◆ QUOTED PASSAGE
★ ★ ★
In other instances, dead galaxies contain plenty of gas, but some factor prevents them from forming stellar nurseries. The likely culprit? The supermassive black holes occupying galactic cores. Material flowing toward (or falling into) black holes puts off energy, heating and agitating surrounding gases. Like over-stirred Jell-O left on the stove, they never “set” into stellar embryos.

Supermassive black holes also play a role in the death of colliding galaxies. They devour whatever gases survive the supernova blowout, and in the process emit high-speed plasma jets that blast away remaining gases.

These are recent discoveries, made possible in the past two decades by improved ground and space-based instruments such as NASA’s Chandra X-ray Observatory and Galaxy Evolution Explorer, and the European Space Agency’s Herschel Space Observatory.

Not long ago, astronomers viewed galaxies as standalone structures that followed a straightforward life cycle from star-spawning youth to gas-poor old age and rarely collided. We now know that galaxies began dying fairly early in the history of the universe, and that central supermassive black holes and galactic collisions play key roles in galactic evolution.
★ ★ ★
◆ LISTING
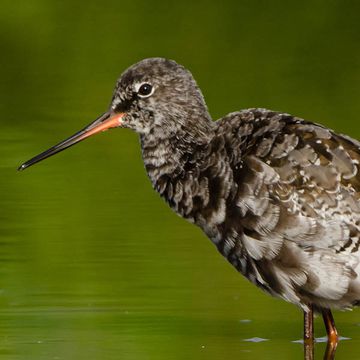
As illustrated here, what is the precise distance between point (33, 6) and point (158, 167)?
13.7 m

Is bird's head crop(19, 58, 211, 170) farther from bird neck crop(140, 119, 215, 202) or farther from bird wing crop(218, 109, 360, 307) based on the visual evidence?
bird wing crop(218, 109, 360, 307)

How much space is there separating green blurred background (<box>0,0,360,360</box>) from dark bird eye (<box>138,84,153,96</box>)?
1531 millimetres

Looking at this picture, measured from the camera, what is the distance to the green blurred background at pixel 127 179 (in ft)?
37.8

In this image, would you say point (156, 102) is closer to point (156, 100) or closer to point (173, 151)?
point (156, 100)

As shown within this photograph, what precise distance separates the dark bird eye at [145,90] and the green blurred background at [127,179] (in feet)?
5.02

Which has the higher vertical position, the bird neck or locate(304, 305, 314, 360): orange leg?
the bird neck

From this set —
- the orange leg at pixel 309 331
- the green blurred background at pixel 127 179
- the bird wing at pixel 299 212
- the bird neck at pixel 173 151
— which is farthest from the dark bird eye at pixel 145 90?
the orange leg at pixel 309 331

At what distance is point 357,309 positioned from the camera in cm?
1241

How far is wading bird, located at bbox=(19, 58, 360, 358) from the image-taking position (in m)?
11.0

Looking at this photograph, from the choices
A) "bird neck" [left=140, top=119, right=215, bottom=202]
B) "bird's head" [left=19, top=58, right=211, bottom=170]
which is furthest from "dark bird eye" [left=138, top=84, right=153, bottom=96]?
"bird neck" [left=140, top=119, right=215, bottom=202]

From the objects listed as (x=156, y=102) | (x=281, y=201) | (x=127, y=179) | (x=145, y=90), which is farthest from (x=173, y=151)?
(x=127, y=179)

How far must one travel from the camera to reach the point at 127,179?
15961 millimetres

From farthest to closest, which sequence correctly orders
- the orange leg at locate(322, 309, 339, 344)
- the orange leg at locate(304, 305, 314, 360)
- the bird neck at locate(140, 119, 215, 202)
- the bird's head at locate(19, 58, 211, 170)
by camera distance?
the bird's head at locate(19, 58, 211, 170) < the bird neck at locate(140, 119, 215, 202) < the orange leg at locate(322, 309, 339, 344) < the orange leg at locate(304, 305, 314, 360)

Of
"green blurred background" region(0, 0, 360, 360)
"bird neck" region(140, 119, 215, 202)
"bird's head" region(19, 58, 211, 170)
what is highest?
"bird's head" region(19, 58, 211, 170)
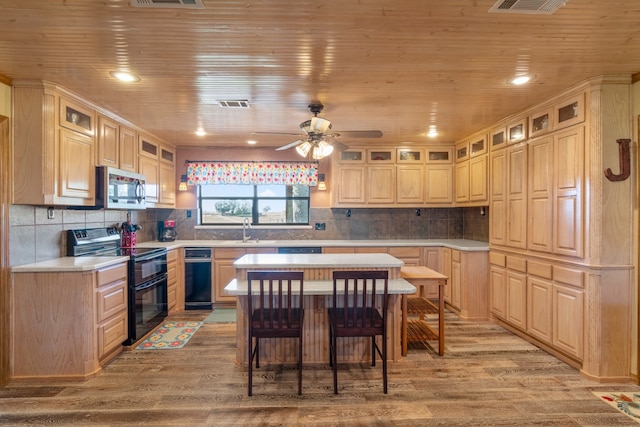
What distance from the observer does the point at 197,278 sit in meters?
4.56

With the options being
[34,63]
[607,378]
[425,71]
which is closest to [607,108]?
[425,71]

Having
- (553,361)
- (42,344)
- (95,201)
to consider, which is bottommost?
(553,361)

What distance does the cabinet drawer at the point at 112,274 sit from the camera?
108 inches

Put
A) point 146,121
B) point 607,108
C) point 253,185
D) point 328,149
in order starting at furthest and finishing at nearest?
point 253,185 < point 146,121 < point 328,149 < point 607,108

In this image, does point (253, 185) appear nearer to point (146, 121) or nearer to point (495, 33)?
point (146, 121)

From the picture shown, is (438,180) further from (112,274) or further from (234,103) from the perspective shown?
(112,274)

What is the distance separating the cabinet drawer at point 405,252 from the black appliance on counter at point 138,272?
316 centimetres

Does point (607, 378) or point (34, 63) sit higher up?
★ ★ ★
◆ TASK REQUIREMENTS
1 - In the records, return the stretch from the line containing "How far must" through the line containing "the bird's head at locate(19, 58, 211, 170) <", reproducing each line without any change.
2 - Write the next part of the passage about dying galaxies, picking up right after its final sentence.

◆ ANSWER LIST
1 -
How far must one travel from the camera to reach the point at 127,179?
15961 millimetres

From farthest to closest, which sequence correctly orders
- the orange leg at locate(322, 309, 339, 344)
- the orange leg at locate(304, 305, 314, 360)
- the bird neck at locate(140, 119, 215, 202)
- the bird's head at locate(19, 58, 211, 170)
by camera distance?
the bird's head at locate(19, 58, 211, 170) < the bird neck at locate(140, 119, 215, 202) < the orange leg at locate(322, 309, 339, 344) < the orange leg at locate(304, 305, 314, 360)

2 -
But many questions remain. What is dark matter? And if, as current models suggest, the universe should be teeming with very small halos of it, then where are all the tiny galaxies?

“For example, the Milky Way should be surrounded by hundreds of small, invisible dark matter halos, but we have so far only detected less than 50 galaxies,” says Yozin.

“Either there are not as many dark halos as our theory predicts, or star formation is hugely inefficient or easily suppressed within very low mass halos.”

NOW THAT’S COOL

Some galaxies are more like zombies — they have young stars but can’t make more (they’re already dead — they just don’t know it). Our nearest neighbor, Andromeda, might be one of them.